-- start of Material supplied --

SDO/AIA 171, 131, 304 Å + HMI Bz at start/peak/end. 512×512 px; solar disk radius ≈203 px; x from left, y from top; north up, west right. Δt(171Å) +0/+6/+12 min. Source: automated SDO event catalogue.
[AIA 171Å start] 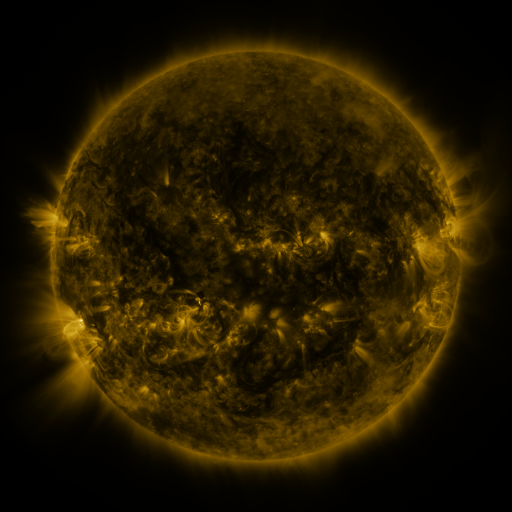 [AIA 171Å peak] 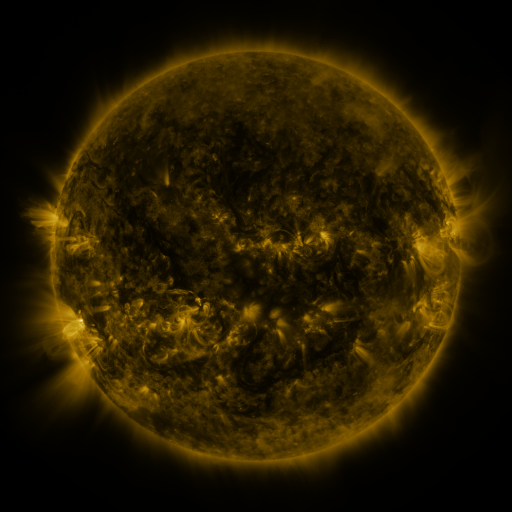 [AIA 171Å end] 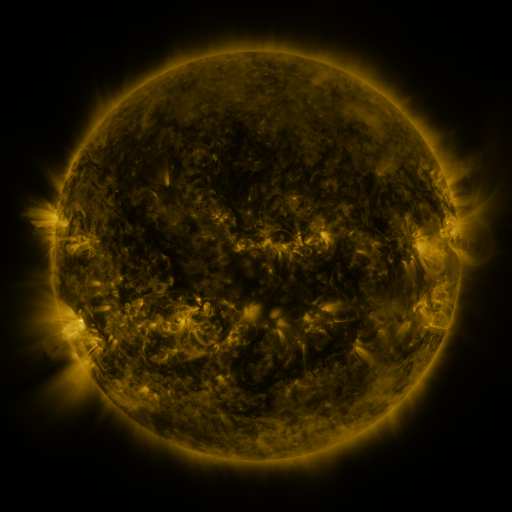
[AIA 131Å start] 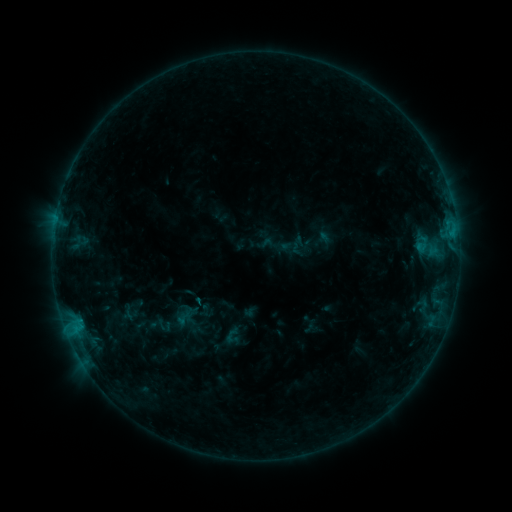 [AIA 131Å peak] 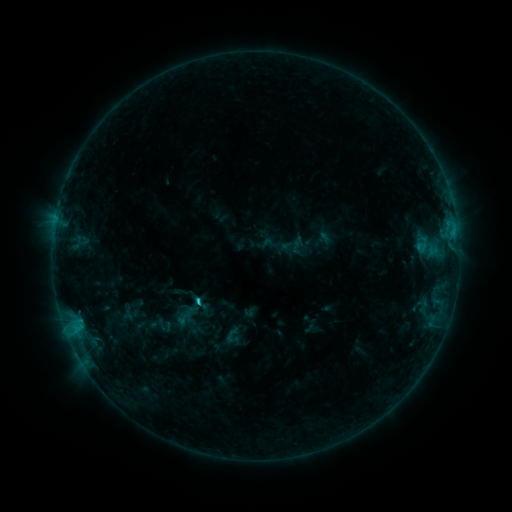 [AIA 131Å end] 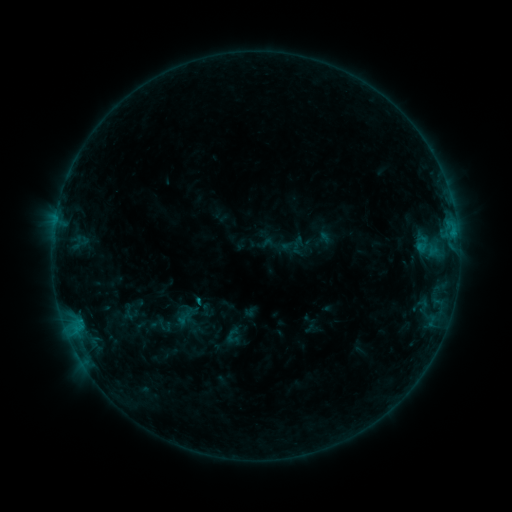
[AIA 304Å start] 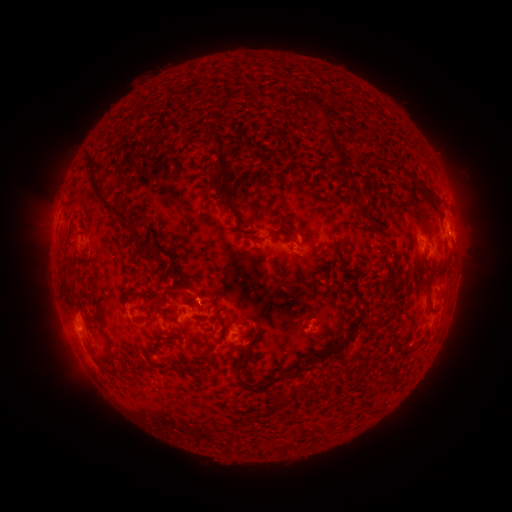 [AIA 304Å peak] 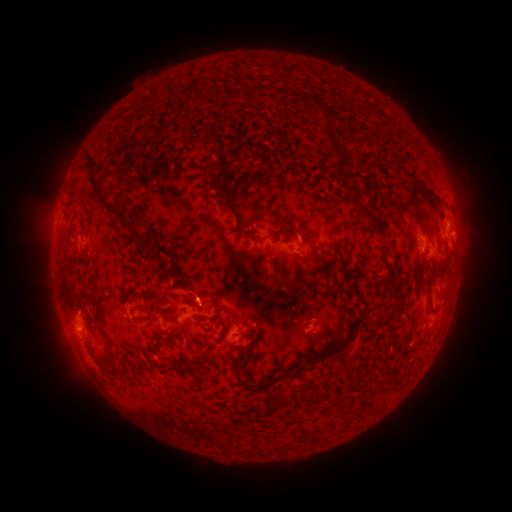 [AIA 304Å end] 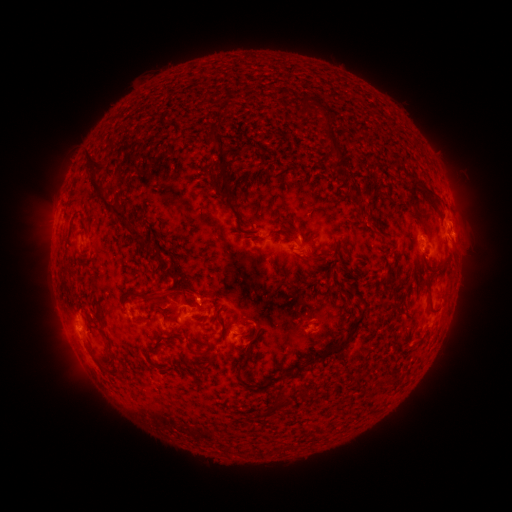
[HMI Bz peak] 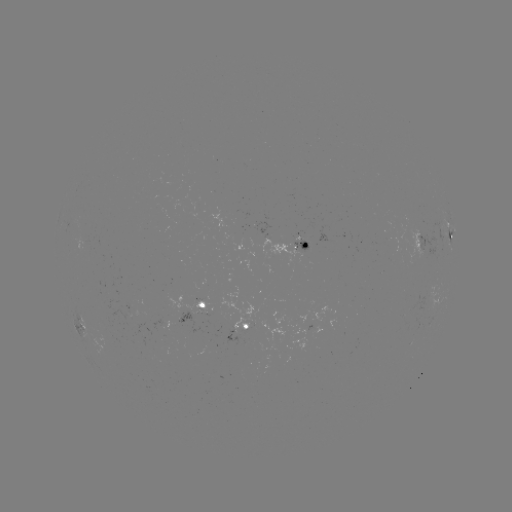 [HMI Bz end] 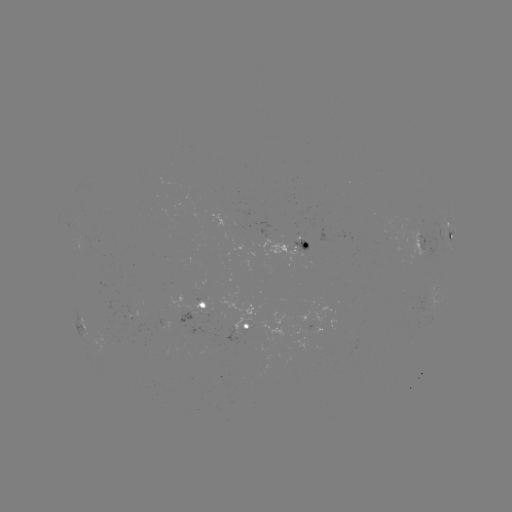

-- end of Material supplied --

Count the rows above that contain the string "disk", matching case exactly, and give only the number.

1